How are you getting beer out of the keg with no pressure in the keg? This is why I despise the burst carbing method. I'm going to get flamed by people who claim they have it down to a science and I say Bull Shz&^. BlueZoo has given you the perfect solution to fix the problem. But, in the future, even though its hard to do.....show some patience with your brews. When you hook the keg up to your system. Set the reg at serving pressure and leave it alone for 2-3 weeks. Your beer will be carbonated perfectly every time with no shaking, purging, off flavor from over carbonation and wastage from foam. Trust me, I know how hard it is to wait to try the latest brew. But green beer is still green beer. Speeding up the carbonation process isn't going to help you make better beer. Sure there are times you need to speed up the process, and you may have to burst carb on occasion. But try, please try not to make it a habit. You and your beer will be so much happier. Sorry for the morning rant.
 
Hammy71 said:
How are you getting beer out of the keg with no pressure in the keg? This is why I despise the burst carbing method. I'm going to get flamed by people who claim they have it down to a science and I say Bull Shz&^. BlueZoo has given you the perfect solution to fix the problem. But, in the future, even though its hard to do.....show some patience with your brews.
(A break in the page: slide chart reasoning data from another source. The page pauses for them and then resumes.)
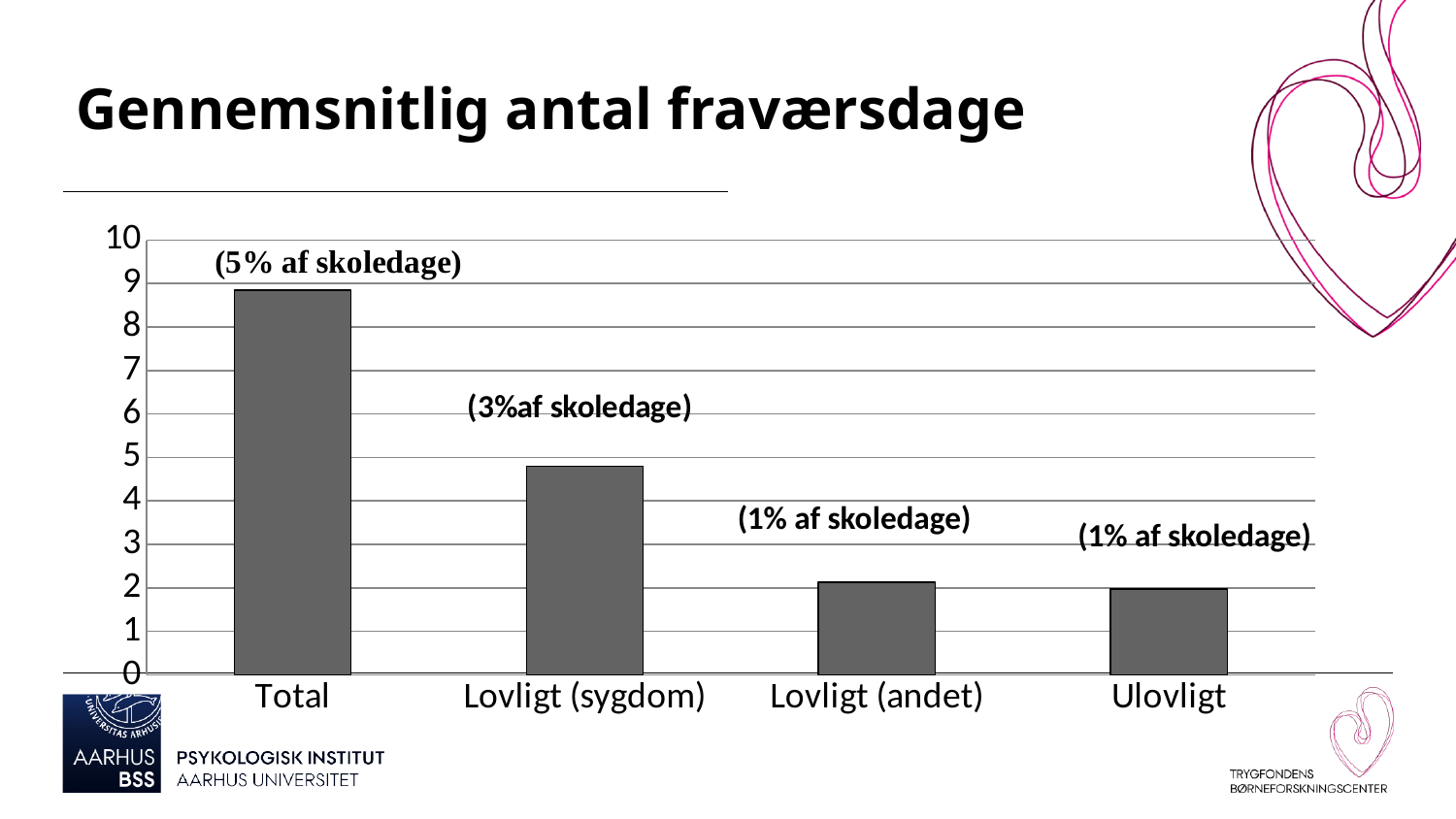
What is the title of the chart? Gennemsnitlig antal fraværsdage Is the value for Lovligt (sygdom) greater or less than 4? greater What kind of chart is shown on the slide? bar chart How many categories are shown on the x axis of the chart? 4 What percentage of school days does the label above the Total bar state? 5% Which is larger, the value for Lovligt (sygdom) or the value for Ulovligt? Lovligt (sygdom) Which category has the highest average number of absence days? Total Is the value for Ulovligt greater or less than 3? less Is the value for Lovligt (sygdom) greater or less than 5? less Which is larger, the value for Total or the value for Lovligt (sygdom)? Total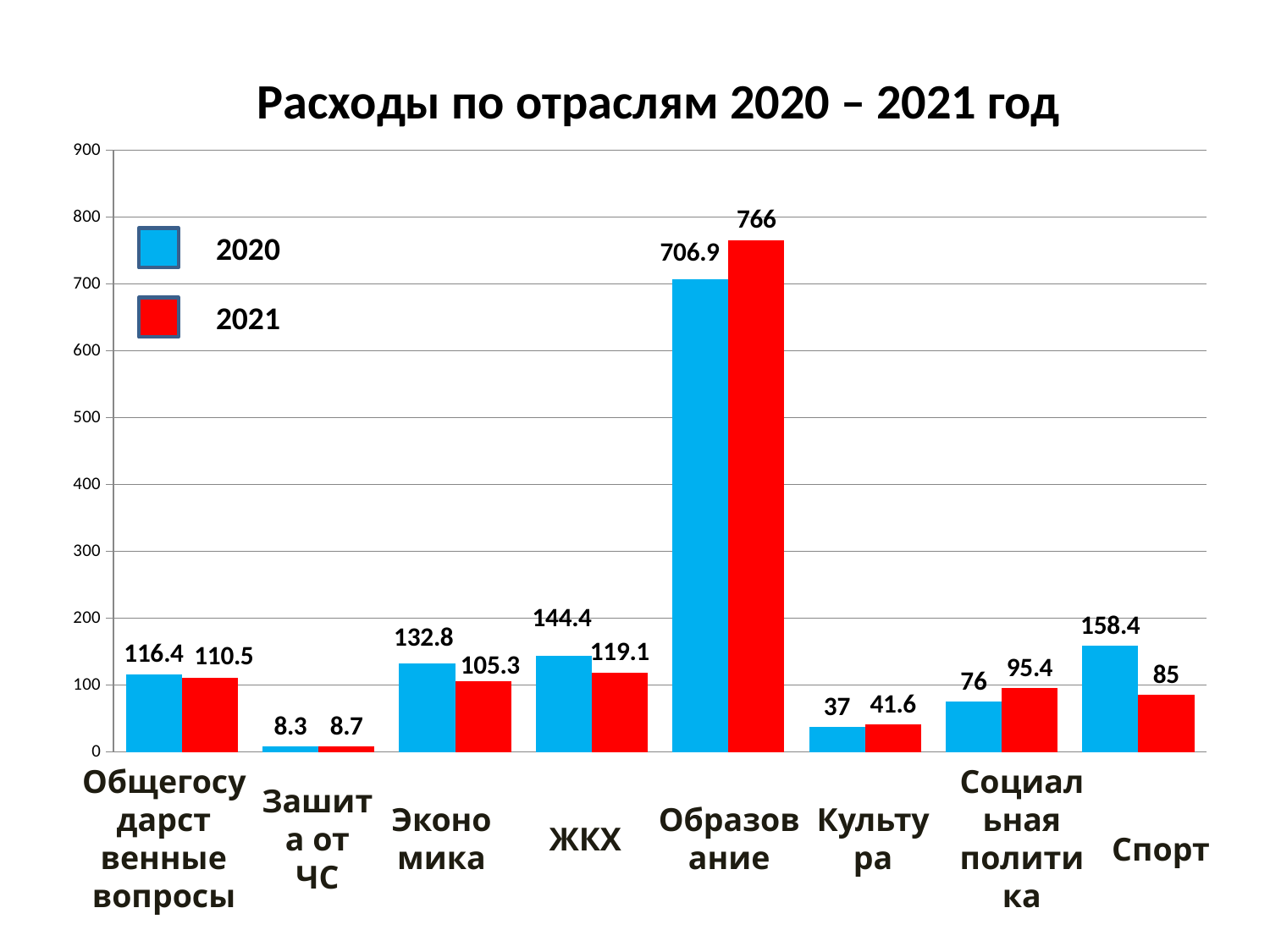
What is the title of the chart? Расходы по отраслям 2020 – 2021 год What kind of chart is shown? bar chart What is the 2020 value for Образование? 706.9 Which category has the highest 2021 value? Образование Which category has the lowest 2020 value? Зашита от ЧС What is the 2021 value for Спорт? 85 Is the 2020 value for Спорт greater or less than 100? greater Which is larger for ЖКХ, the 2020 value or the 2021 value? 2020 What is the 2021 value for Социальная политика? 95.4 How many series does the legend list? 2 What is the difference between the 2021 and 2020 values for Образование? 59.1 How many categories are shown on the x axis? 8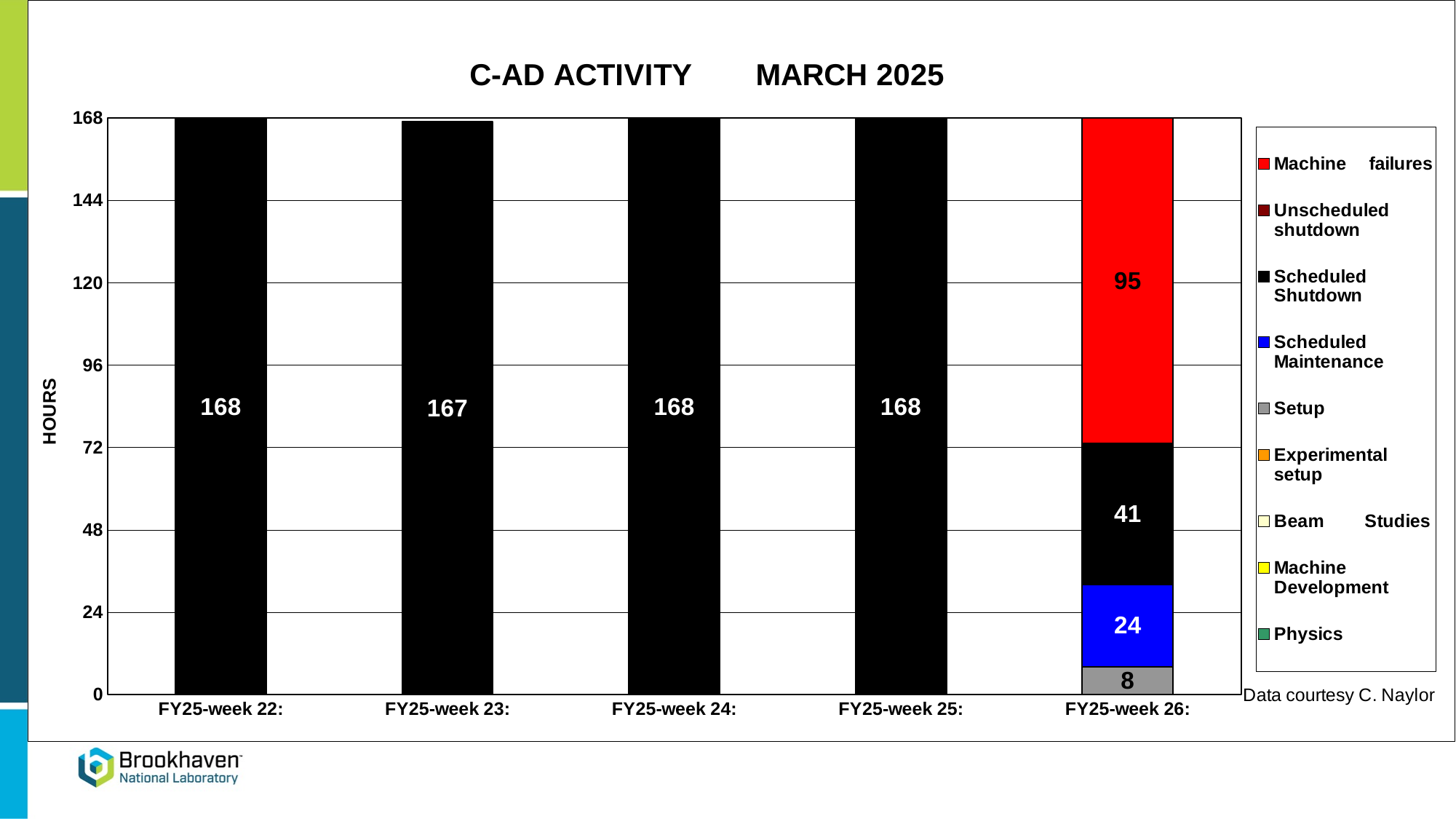
What is the total of the stacked bar for FY25-week 26? 168 How many weeks (categories) are shown on the x axis? 5 What kind of chart is shown on the slide? Stacked bar chart How many hours of Machine failures are shown for FY25-week 26? 95 What is the Scheduled Maintenance value for FY25-week 26? 24 What is the Scheduled Shutdown value for FY25-week 23? 167 What is the Scheduled Shutdown value for FY25-week 26? 41 Which week has the lowest Scheduled Shutdown value? FY25-week 26: What is the Setup value for FY25-week 26? 8 What is the difference between the Machine failures and Scheduled Shutdown values for FY25-week 26? 54 How many series does the legend list? 9 What is the title of the chart? C-AD ACTIVITY MARCH 2025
When you hook the keg up to your system. Set the reg at serving pressure and leave it alone for 2-3 weeks. Your beer will be carbonated perfectly every time with no shaking, purging, off flavor from over carbonation and wastage from foam. Trust me, I know how hard it is to wait to try the latest brew. But green beer is still green beer. Speeding up the carbonation process isn't going to help you make better beer. Sure there are times you need to speed up the process, and you may have to burst carb on occasion. But try, please try not to make it a habit. You and your beer will be so much happier. Sorry for the morning rant.

Hahaha. You need a cigarette after that?

+1 though. Green beer will still be green
 
The OP never stated that the keg was forced carbed with shaking. I've never had a keg over-carb on 30psi for only 2 days.

Yes, I agree his beer might still be green, but depending on how long it was in primary/secondary, a blonde might already be ready to consume right after carbing.

A few more questions need to be answered. His kegging setup has not been explained.